While the insured's system of bookkeeping was imperfect and informal, we think its informality alone was, under the law of Missouri, not a sufficient ground for the forfeiture of his insurance. Malin v. Mercantile Town Mutual Insurance Co., 105 Mo.App. 625, 80 S.W. 56, 60; Carp v. Queen Insurance Co., 116 Mo.App. 528, 92 S.W. 1137, 1141; Cantor v. Insurance Co. of North America, Mo.App., 285 S.W. 803, 805. See and compare, New York Underwriters' Fire Insurance Co. v. Malham Co., 8 Cir., 25 F.2d 415, 421.

The insured kept and produced an inventory of his merchandise taken on the first day of January, 1946, which, in the language of the "inventory and iron safe clause," was the last inventory taken prior to the date of the policy. This inventory, with the rather insignificant exception of the grocery stock, was itemized and showed the cost of each item. The invoices of merchandise added to the stock after January 1, 1946, showed the items purchased, their cost, and the name of the seller. The sales tax reports showed the aggregate amount received from sales for each month from January 1, 1946, to July 1, 1946. Assuming that all of these records were complete and trustworthy, we think that, under Missouri law, they constituted a sufficient compliance with the record-keeping provisions of the policy to avoid a forfeiture.

It is apparent, however, that the District Court did not regard the records kept by Noland as complete and trustworthy evidence of the amount of his loss, and was unwilling to accept his estimate of the value of this stock of miscellaneous liquors. The court may even have doubted whether all of these liquors were in the building at the time of the fire. The testimony of Joe Ryan, a witness for the defendant, indicated that the amount of liquors in the building, when he left, about fifteen days before the fire, was much less than Noland had testified was on hand when the fire occurred.

__________________________________________________

TASK TO CARRY OUT:
Extend the court opinion on the fire insurance claim, picking up right after its last sentence. The material that comes next plays no role here.

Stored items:

__________________________________________________

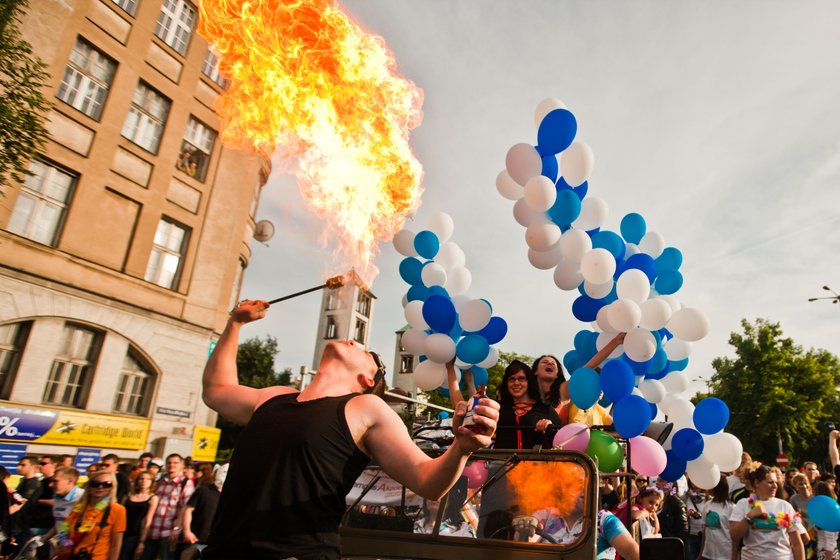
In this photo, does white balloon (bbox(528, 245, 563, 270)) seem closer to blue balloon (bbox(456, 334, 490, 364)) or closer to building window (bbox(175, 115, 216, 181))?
blue balloon (bbox(456, 334, 490, 364))

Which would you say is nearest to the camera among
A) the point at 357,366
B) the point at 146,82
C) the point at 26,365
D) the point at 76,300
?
the point at 357,366

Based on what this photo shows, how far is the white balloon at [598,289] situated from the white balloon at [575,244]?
0.34m

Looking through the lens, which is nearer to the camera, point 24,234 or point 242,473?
point 242,473

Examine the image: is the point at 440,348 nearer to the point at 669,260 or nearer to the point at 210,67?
the point at 669,260

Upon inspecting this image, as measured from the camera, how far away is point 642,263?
6.27 meters

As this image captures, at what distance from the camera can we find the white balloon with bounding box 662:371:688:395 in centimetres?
671

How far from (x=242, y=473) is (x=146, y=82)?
18.3 metres

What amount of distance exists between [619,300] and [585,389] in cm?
121

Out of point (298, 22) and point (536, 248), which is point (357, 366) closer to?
point (536, 248)

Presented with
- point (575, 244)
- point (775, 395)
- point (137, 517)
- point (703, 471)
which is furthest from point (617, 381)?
point (775, 395)

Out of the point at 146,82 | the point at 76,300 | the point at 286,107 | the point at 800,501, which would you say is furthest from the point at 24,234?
the point at 800,501

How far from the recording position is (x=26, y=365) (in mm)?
12969

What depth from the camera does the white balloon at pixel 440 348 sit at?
6016mm

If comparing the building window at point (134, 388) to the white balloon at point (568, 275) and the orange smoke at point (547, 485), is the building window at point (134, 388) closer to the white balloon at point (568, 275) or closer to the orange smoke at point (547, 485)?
the white balloon at point (568, 275)
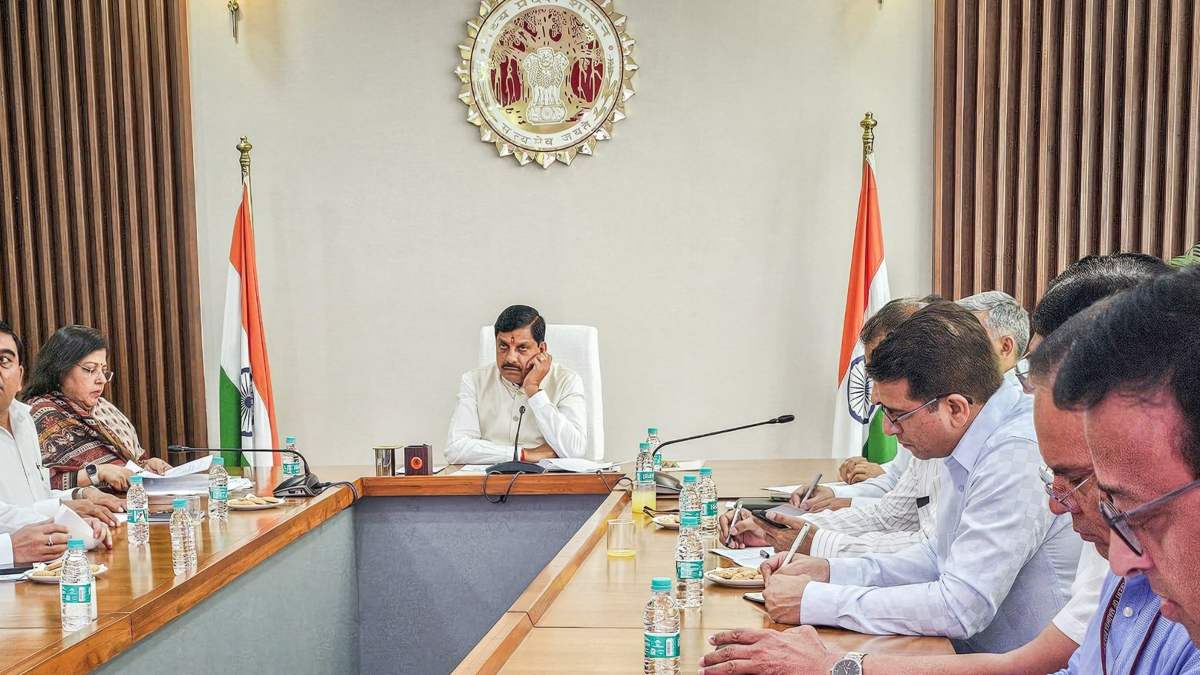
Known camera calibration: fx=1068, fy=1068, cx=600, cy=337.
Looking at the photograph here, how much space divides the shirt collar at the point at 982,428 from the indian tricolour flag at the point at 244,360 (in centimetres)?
387

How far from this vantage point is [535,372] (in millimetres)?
4375

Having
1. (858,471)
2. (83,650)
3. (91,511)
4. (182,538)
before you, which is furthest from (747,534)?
(91,511)

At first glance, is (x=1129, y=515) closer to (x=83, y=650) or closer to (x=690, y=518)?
(x=690, y=518)

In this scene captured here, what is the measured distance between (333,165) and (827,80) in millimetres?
2537

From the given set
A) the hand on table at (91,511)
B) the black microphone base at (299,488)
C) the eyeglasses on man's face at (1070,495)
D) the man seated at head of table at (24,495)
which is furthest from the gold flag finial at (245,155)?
the eyeglasses on man's face at (1070,495)

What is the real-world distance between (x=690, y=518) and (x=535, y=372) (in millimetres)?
2122

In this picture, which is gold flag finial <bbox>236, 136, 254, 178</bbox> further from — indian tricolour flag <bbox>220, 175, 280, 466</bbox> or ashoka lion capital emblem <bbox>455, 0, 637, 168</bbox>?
ashoka lion capital emblem <bbox>455, 0, 637, 168</bbox>

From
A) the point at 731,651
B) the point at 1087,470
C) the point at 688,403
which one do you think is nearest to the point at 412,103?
the point at 688,403

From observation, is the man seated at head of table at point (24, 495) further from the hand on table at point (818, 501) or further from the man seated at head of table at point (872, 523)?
the hand on table at point (818, 501)

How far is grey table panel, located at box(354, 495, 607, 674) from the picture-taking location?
371cm

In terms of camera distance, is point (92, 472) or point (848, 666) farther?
point (92, 472)

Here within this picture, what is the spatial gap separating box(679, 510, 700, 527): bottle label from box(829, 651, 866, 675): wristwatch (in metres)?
0.66

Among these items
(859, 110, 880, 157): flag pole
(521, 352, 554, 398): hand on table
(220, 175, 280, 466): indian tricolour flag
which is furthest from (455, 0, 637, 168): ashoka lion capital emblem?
(521, 352, 554, 398): hand on table

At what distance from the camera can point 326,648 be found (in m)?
3.45
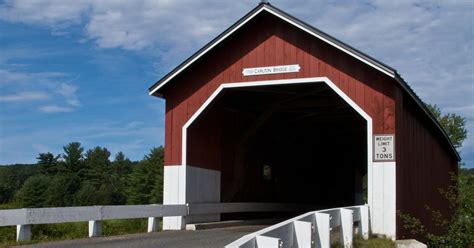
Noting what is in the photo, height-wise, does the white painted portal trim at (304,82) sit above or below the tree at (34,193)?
above

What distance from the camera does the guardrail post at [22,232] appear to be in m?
10.9

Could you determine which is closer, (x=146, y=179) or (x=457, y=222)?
(x=457, y=222)

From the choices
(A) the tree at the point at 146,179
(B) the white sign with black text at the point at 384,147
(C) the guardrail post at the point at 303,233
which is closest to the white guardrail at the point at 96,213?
(B) the white sign with black text at the point at 384,147

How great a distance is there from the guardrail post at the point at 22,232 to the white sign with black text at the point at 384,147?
7.30 metres

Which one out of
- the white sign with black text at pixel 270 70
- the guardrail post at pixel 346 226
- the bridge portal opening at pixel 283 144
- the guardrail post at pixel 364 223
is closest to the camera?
the guardrail post at pixel 346 226

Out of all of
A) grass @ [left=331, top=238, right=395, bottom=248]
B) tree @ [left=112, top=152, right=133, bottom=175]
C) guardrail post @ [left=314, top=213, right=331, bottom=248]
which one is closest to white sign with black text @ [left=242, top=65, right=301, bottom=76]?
grass @ [left=331, top=238, right=395, bottom=248]

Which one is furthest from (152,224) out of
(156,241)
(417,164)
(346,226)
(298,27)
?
(417,164)

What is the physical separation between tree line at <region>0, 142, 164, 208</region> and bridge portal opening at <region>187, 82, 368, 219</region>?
171 ft

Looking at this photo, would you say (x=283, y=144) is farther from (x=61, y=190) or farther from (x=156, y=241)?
(x=61, y=190)

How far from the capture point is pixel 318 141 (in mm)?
26656

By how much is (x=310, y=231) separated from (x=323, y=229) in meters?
1.23

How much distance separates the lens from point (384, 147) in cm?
1355

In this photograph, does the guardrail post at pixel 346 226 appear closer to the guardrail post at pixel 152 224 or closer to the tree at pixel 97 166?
the guardrail post at pixel 152 224

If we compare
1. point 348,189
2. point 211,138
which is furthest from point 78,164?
point 211,138
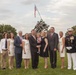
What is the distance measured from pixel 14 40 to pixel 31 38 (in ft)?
3.39

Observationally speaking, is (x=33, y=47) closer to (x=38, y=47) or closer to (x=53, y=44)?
(x=38, y=47)

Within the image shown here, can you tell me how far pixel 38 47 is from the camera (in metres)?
15.1

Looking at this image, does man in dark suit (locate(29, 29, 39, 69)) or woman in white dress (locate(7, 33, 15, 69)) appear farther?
woman in white dress (locate(7, 33, 15, 69))

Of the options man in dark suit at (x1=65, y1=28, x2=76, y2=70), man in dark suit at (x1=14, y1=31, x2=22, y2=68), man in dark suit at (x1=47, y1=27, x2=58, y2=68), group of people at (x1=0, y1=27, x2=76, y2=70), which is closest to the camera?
man in dark suit at (x1=65, y1=28, x2=76, y2=70)

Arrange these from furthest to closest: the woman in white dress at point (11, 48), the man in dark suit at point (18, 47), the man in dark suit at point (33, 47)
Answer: the woman in white dress at point (11, 48) → the man in dark suit at point (18, 47) → the man in dark suit at point (33, 47)

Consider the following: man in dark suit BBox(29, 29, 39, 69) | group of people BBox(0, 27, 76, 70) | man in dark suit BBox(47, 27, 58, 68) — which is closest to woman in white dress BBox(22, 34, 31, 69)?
group of people BBox(0, 27, 76, 70)

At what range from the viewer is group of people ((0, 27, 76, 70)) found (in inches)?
576

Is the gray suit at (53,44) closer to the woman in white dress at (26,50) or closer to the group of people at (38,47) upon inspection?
the group of people at (38,47)

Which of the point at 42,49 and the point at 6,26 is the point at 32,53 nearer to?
the point at 42,49

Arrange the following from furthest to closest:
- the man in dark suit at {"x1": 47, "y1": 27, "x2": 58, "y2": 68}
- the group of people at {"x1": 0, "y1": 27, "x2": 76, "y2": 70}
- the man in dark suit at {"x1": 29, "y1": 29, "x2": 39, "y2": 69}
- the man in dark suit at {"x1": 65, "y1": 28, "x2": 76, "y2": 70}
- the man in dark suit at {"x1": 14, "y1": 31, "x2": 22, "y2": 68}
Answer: the man in dark suit at {"x1": 14, "y1": 31, "x2": 22, "y2": 68}
the man in dark suit at {"x1": 29, "y1": 29, "x2": 39, "y2": 69}
the man in dark suit at {"x1": 47, "y1": 27, "x2": 58, "y2": 68}
the group of people at {"x1": 0, "y1": 27, "x2": 76, "y2": 70}
the man in dark suit at {"x1": 65, "y1": 28, "x2": 76, "y2": 70}

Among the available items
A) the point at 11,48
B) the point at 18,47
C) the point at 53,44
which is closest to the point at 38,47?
the point at 53,44

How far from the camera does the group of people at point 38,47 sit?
1464cm

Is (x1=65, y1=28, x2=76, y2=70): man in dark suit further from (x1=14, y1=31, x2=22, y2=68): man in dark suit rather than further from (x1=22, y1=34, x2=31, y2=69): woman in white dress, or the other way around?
(x1=14, y1=31, x2=22, y2=68): man in dark suit

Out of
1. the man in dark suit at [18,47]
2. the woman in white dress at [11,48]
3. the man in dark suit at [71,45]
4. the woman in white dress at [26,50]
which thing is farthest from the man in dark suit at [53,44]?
the woman in white dress at [11,48]
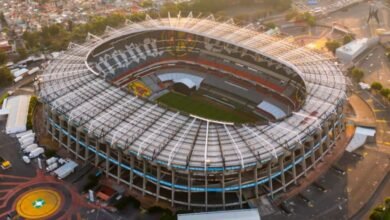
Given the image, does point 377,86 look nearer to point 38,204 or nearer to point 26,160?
point 38,204

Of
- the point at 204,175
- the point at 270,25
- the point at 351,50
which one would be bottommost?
the point at 204,175

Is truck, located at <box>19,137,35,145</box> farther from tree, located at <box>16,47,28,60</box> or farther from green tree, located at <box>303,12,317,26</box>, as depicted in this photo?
green tree, located at <box>303,12,317,26</box>

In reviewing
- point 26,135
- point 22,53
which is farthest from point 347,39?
point 22,53

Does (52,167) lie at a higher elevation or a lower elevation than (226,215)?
lower

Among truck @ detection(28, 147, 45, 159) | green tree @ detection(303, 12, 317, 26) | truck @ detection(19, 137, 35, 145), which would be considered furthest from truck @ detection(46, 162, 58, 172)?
green tree @ detection(303, 12, 317, 26)

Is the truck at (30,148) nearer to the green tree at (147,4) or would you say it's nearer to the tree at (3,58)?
the tree at (3,58)

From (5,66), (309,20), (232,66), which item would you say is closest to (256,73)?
(232,66)

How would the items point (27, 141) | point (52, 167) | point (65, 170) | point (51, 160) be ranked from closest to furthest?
point (65, 170) < point (52, 167) < point (51, 160) < point (27, 141)
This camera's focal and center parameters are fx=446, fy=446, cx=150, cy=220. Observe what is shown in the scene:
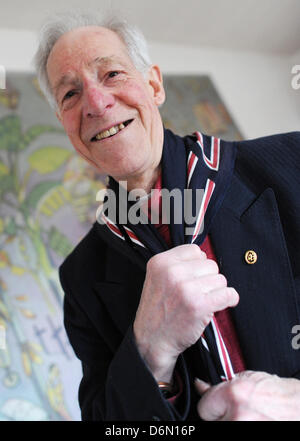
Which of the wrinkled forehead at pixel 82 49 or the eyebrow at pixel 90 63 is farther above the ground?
the wrinkled forehead at pixel 82 49

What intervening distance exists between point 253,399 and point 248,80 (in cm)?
290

__________________________________________________

RESULT OF THE TASK:
The District Court was the trier of the facts, and the judge of the credibility of the witnesses and of the weight of the evidence. The court was not compelled to believe evidence which to it seemed unreasonable or improbable, or to accept as true the uncorroborated evidence (even though uncontradicted) of the insured and his wife, who were interested witnesses. Rasmussen v. Gresly, 8 Cir., 77 F.2d 252, 254; Yutterman v. Sternberg, 8 Cir., 86 F.2d 321, 324, 111 A.L.R. 736; Elzig v. Gudwangen, 8 Cir., 91 F.2d 434, 440-444; Hoyt v. Clancey, 8 Cir., 180 F.2d 152, 155.

This Court will not retry issues of fact or substitute its judgment with respect to such issues for that of the trial court. Cleo Syrup Corporation v. Coco-Cola Co., 8 Cir., 139 F.2d 416, 417-418, 150 A.L.R. 1056, and cases cited; Pendergrass v. New York Life Insurance Co., 8 Cir., 181 F.2d 136. Under Rule 52(a) of the Rules of Civil Procedure for the United States District Courts, 28 U.S.C.A., "Findings of fact shall not be set aside unless clearly erroneous, and due regard shall be given to the opportunity of the trial court to judge of the credibility of the witnesses." A reversal of this case would be virtually equivalent to instructing the trial court to accept as true and reliable, evidence which it evidently did not regard as either credible or convincing.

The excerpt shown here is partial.